S’agissant de cette disposition relative aux succursales de pays tiers dans le paquet bancaire, pourriez-vous préciser ce qui a été fait par rapport au paquet précédent — et si cette disposition aurait changé quoi que ce soit concernant les récents événements survenus à l’étranger ?

Ce qui s’est passé à l’étranger, constitue un rappel du risque de contagion lié aux banques actives à l’échelle internationale. Il y a eu contagion parce que la banque concernée était également présente à l’étranger. Sans cette présence, le canal de transmission aurait été plus lent et moins important. C’est donc un rappel important.
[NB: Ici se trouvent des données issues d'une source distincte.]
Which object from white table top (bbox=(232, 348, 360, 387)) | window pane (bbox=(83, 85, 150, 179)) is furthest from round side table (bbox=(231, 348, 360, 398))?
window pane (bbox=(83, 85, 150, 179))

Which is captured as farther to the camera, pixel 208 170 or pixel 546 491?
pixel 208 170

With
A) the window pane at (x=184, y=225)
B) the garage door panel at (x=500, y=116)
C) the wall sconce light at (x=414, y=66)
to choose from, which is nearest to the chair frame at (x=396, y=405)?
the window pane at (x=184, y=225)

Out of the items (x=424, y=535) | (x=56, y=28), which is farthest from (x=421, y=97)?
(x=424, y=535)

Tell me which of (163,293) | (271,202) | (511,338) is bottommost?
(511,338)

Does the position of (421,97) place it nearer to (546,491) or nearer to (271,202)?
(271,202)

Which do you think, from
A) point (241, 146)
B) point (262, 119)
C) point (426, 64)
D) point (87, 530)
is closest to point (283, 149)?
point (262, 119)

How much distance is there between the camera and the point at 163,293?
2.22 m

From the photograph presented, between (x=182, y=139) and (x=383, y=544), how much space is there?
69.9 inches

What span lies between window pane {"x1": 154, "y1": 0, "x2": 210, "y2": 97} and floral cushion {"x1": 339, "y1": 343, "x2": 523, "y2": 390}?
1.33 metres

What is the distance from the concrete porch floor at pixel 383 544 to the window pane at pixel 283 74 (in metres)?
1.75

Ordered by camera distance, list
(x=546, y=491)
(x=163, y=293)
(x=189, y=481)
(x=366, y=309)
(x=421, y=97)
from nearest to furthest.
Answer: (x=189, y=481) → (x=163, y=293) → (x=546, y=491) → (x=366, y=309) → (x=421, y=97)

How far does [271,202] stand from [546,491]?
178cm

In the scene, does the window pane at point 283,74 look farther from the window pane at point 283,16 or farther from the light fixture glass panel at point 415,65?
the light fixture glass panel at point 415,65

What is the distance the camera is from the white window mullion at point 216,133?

Il est également important de noter qu’une succursale — comme une filiale — n’est jamais plus solide que sa société mère. En cas de défaillance de la société mère, il est probable que la succursale connaisse le même sort, tout comme sa filiale. Il s’agit donc de rappeler les risques qui découlent de l’activité bancaire transfrontière et de la présence bancaire.
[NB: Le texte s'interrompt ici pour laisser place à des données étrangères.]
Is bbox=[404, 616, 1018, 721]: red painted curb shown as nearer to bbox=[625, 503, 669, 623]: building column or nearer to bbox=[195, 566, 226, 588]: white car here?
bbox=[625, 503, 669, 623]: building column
Aujourd’hui, nos propositions consistent à faire deux choses. Il s’agit premièrement de mieux encadrer la surveillance et la réglementation des succursales de pays tiers. Nous proposons de maintenir leur surveillance et leur agrément au niveau national, mais aussi de veiller à ce que toutes les autorités de surveillance disposent d’informations sur les activités des succursales. En effet, l’autorité de surveillance de la filiale du même groupe bancaire doit savoir ce que font les succursales de ce groupe bancaire, ce qui n’est pas le cas aujourd’hui.

La deuxième chose est une clarification juridique de quelque chose qui est déjà effectif, mais qui n’a pas été clairement défini : si vous souhaitez fournir des services bancaires dans l’UE, vous devez y disposer soit d’une filiale, soit d’une succursale. C’est la même chose partout dans le monde, mais nous voulons le mettre noir sur blanc, car il est apparu au cours du processus lié au Brexit qu’une certaine incertitude subsistait à cet égard.
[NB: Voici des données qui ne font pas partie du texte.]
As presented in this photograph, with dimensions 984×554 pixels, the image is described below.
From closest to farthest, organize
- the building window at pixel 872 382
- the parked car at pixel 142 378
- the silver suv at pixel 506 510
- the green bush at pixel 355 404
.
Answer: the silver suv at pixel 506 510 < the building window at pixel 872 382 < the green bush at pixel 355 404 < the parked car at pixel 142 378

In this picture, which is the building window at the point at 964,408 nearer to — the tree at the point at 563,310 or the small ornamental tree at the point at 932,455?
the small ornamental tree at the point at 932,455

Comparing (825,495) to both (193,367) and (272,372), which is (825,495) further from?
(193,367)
Le rapport sur le MSU a également été publié récemment. De quoi s’agit-il exactement et quelles sont ses conclusions ?

Le rapport sur le MSU évalue le fonctionnement de celui-ci, ce que la Commission doit faire régulièrement en vertu du règlement relatif au MSU. Nous avons réalisé cette évaluation en effectuant des recherches documentaires, mais aussi en parlant avec le MSU, les 21 autorités nationales compétentes au sein du MSU et les six autorités compétentes en dehors de l’union bancaire. Nous avons demandé leur contribution concernant le fonctionnement du MSU. Nous avons également parlé à toutes les associations professionnelles au niveau de l’UE. Toutes les contributions reçues sur le fonctionnement du MSU ont été globalement très positives. Il est considéré comme efficace et crédible. Il convient de noter le travail qu’il a accompli pour veiller à la cohérence de la surveillance. La coopération avec les autorités des États membres participants ainsi qu’avec les six autorités n’appartenant pas à l’union bancaire a également été saluée. L’évaluation montre aussi que le MSU a bien réagi aux crises, par exemple à la crise de la COVID-19 et aux événements en Ukraine.

Dans l’ensemble, le MSU s’avère être une instance de surveillance mature, solide et crédible.  La crise bancaire américaine de mars a confirmé qu’une surveillance aussi solide est un atout très important pour le système bancaire européen et pour la stabilité financière de l’UE.